## Extracted records
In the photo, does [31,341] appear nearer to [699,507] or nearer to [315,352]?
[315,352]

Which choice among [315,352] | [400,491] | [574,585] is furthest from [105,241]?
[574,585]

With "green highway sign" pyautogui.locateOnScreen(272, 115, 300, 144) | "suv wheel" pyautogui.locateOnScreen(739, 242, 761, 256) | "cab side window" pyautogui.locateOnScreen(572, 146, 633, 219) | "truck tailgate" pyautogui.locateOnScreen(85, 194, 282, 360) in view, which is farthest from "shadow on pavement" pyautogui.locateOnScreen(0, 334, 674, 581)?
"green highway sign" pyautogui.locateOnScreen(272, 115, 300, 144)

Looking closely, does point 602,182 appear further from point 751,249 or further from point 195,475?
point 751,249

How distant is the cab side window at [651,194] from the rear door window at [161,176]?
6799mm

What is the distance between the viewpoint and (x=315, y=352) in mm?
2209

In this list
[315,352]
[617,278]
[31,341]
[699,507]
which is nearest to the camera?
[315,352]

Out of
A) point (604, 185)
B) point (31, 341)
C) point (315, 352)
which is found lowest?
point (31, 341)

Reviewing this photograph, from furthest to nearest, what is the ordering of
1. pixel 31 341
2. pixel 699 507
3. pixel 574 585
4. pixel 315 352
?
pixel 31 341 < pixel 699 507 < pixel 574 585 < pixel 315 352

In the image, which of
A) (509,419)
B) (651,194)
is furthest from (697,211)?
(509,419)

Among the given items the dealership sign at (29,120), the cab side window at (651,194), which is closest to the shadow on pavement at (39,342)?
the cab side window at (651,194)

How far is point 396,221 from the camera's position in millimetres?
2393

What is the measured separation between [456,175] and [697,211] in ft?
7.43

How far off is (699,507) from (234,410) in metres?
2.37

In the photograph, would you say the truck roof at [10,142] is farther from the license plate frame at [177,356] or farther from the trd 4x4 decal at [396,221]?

## SHORT TASK
Copy the lines of the items above without any changes, starting with the line that contains "Among the given" and continuing through the last line of the items.

## SOLUTION TO THIS TASK
Among the given items the dealership sign at (29,120), the cab side window at (651,194), which is closest to the shadow on pavement at (39,342)?
the cab side window at (651,194)

How far is point 396,221 from the camera's position in millimetres?
2393

What is the measured separation between [456,175] and [697,211] in ft?
7.43

How far off is (699,507) from (234,410) in metres?
2.37

In the photograph, would you say the truck roof at [10,142] is farther from the license plate frame at [177,356] or farther from the trd 4x4 decal at [396,221]?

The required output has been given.